Which parts should be listed as "key parts" for fire safety and subject to strict management?
It is mentioned in multiple regulations and standards that "key fire safety units should establish fire protection files, determine key fire safety locations, set up fire prevention signs, and implement strict management."
Q: What are the characteristics of “key parts” for fire safety?
A: Parts that are prone to fire or may seriously endanger personal and property safety once a fire occurs, as well as have a significant impact on fire safety.
Q: How should the "key parts" of fire safety be managed?
Set up obvious fire prevention signs and implement strict management.
Q: What kind of management can be called strict management?
A: Carry out fire prevention inspections and inspections, and formulate special fire protection plans.
Q: How to define?
A: What can be found is roughly as follows:
Places with densely populated areas:
halls (rooms) where people are concentrated, oil storage rooms, and power transformation and distribution room, boiler room, kitchen, air conditioning machine room, database, combustibles warehouse, chemical laboratory, etc.
Shopping mall market:
Business halls, warehouses, important equipment rooms, fire control rooms and other places where fires are prone to occur, fires spread easily, people and materials are concentrated, and fire equipment rooms are used. .
Stores, warehouses (including various transit warehouses), catering areas, children's activity places, employee office (accommodation) places, fire control rooms, fire pump rooms, power transformation and distribution rooms, loading and unloading platforms, etc.

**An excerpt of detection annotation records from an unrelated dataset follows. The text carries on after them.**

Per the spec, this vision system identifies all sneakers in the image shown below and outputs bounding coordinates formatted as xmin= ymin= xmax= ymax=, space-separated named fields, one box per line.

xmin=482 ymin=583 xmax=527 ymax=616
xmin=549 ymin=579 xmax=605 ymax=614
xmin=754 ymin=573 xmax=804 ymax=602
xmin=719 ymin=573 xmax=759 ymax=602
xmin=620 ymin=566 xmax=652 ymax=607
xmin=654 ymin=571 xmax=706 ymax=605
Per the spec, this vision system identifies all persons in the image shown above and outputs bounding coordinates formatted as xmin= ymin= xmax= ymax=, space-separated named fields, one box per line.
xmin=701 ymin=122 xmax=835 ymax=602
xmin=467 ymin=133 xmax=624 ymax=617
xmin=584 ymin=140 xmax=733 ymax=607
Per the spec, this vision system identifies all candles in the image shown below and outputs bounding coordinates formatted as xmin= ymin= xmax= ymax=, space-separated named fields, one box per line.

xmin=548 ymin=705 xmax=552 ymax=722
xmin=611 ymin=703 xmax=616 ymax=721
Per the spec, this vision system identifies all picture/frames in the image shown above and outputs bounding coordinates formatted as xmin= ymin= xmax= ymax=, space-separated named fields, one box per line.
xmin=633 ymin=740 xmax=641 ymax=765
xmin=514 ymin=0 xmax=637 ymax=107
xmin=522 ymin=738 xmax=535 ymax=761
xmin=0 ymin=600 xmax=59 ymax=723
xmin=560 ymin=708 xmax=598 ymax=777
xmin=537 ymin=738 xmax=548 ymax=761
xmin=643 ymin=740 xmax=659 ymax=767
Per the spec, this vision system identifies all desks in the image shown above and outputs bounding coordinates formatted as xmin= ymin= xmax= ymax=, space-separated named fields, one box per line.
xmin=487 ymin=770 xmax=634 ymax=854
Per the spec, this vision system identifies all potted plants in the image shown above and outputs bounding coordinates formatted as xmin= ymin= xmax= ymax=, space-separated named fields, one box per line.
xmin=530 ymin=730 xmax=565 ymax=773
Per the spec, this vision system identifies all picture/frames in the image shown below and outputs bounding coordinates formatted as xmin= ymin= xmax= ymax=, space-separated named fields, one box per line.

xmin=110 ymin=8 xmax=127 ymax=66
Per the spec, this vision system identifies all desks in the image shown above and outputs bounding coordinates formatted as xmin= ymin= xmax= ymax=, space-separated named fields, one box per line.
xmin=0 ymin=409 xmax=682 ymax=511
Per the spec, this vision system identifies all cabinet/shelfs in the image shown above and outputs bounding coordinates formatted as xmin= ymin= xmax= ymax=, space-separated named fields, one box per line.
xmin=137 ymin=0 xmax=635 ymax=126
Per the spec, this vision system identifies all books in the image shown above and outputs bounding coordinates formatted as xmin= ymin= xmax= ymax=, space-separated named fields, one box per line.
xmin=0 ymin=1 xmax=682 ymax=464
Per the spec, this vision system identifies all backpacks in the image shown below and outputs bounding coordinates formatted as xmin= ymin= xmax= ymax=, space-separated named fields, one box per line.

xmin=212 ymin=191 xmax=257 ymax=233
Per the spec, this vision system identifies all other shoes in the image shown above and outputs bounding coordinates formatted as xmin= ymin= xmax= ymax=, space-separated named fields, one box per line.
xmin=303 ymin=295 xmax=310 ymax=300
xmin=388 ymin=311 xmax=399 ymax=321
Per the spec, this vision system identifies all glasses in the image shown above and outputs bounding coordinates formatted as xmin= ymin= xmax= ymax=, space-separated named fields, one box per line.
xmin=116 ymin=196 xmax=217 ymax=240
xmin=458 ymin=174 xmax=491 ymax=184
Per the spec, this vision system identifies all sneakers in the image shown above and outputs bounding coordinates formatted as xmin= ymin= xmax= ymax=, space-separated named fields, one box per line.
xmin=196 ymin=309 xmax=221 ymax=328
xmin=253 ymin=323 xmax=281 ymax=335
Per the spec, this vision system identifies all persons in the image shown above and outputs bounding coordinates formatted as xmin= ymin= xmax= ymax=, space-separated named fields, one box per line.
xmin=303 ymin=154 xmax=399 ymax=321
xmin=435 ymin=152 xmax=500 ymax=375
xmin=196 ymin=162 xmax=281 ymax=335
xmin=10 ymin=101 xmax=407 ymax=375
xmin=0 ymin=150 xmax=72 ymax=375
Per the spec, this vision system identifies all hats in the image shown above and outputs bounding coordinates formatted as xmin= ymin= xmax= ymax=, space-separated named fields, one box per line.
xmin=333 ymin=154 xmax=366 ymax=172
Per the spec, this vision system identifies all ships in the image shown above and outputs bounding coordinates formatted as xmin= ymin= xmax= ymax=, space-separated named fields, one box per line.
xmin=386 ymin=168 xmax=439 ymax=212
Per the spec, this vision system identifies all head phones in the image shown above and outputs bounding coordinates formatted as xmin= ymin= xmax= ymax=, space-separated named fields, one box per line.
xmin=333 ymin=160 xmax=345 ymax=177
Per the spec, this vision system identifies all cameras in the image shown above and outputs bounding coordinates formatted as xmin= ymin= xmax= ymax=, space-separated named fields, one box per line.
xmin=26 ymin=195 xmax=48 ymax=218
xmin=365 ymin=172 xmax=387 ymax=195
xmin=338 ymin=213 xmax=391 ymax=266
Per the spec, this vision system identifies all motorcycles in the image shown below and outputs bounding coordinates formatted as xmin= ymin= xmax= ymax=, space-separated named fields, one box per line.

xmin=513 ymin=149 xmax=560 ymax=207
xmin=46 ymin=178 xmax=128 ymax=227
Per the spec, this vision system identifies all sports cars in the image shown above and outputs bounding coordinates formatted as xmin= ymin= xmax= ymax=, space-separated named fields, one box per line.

Safety key parts.
High-rise buildings:
Evacuation passages (stairs) and safety exits, floor structures and fire control rooms.
Boiler room, power transformation and distribution room, air conditioning machine room, self-contained generator room, oil storage room, fire pump room, water tank room, smoke prevention and exhaust fan room and other equipment rooms.
Medical institutions:
1. Parts prone to fires, including drug warehouses, laboratories, oxygen supply stations, hyperbaric oxygen chambers, film rooms, boiler rooms, kitchens, etc.
2. Parts that are more hazardous in the event of fire, including inpatient departments, outpatient departments, operating departments, valuable equipment rooms, archives rooms, etc.
3. Parts that have a significant impact on fire safety, including fire control rooms, power transformation and distribution rooms, fire pump rooms, etc.
Colleges and colleges:
1. Student dormitories, cafeterias (restaurants), teaching buildings, school hospitals, stadiums (venues), auditoriums (conference centers), supermarkets (markets), Hotels (guest houses), nurseries, kindergartens and other cultural and sports activities, public entertainment and other crowded places.
2. Media departments such as school network, radio stations, and television stations, as well as postal, communications, financial and other units stationed on campus.
3. Garages, oil depots, gas stations, etc.
4. Libraries, exhibition halls, archives, museums, cultural relics and ancient buildings.
5. Water supply, power supply, gas supply, heating and other systems.
6. Departments responsible for the production, filling, storage, supply and use of flammable, explosive and other hazardous chemicals.
7. Laboratories, computer rooms, audio-visual teaching centers and locations undertaking national key scientific research projects or equipped with advanced precision instruments and equipment, monitoring centers, and fire control centers.
8. The school keeps key departments and locations confidential.
9. High-rise buildings and basements and semi-basements.
10. Construction sites of construction projects and temporary buildings inhabited by people.
In addition, the "Fire Protection Knowledge Promotion" believes that these parts should be listed as "key parts" for fire safety and should be strictly managed:
1. Parts with flammable substances around electrical lines: For example, ceilings or mezzanines with electrical (appliance) circuits, electric heating equipment, exterior walls or roofs of buildings with flammable materials (advertising spaces, neon lights, screens, exterior insulation materials), indoor charging locations for electric bicycles (battery), etc. .
2. Vertical parts such as cable wells and elevator shafts.
3. Use flammable materials to decorate areas where flammable, combustible or explosive substances may leak or accumulate.
4. Construction parts in use, especially parts where open flames are used.
5. Shopping mall atrium and escalator openings.
6. "Passive fire protection system": firewalls, fire partitions, fire doors, fire shutters, etc.
7. Evacuation passages, safety exits, fire truck passages, fire fighting surfaces, fire prevention distances, smoke prevention and exhaust ducts (ducts) and other parts.
8. Various computer rooms.
9. Water system zoning valves, alarm valve rooms and other parts as well as parts where fire protection facilities are disabled.
10. Renovated parts and parts that do not meet the requirements of current fire protection technical specifications.
Based on numerous fire cases, it can be concluded that these parts are not easy to pay attention to in daily life. Once a fire occurs, it spreads very quickly, affects the safe evacuation of personnel, is not easy to control, and can easily cause heavy losses.
Resolutely achieve "defense and destruction".